> [TO BE DONE]: Reproduce the text of every item below word for word, leaving out the pictures.

Spatial questions linked to images
* start *

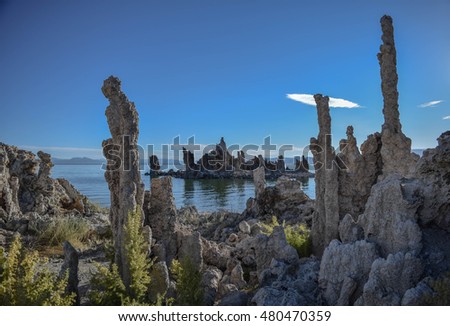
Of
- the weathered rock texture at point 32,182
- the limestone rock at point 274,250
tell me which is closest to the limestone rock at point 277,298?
the limestone rock at point 274,250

* end *

> [TASK RESPONSE]:
Of
- the weathered rock texture at point 32,182
- the limestone rock at point 274,250
tell me which is closest to the limestone rock at point 277,298?
the limestone rock at point 274,250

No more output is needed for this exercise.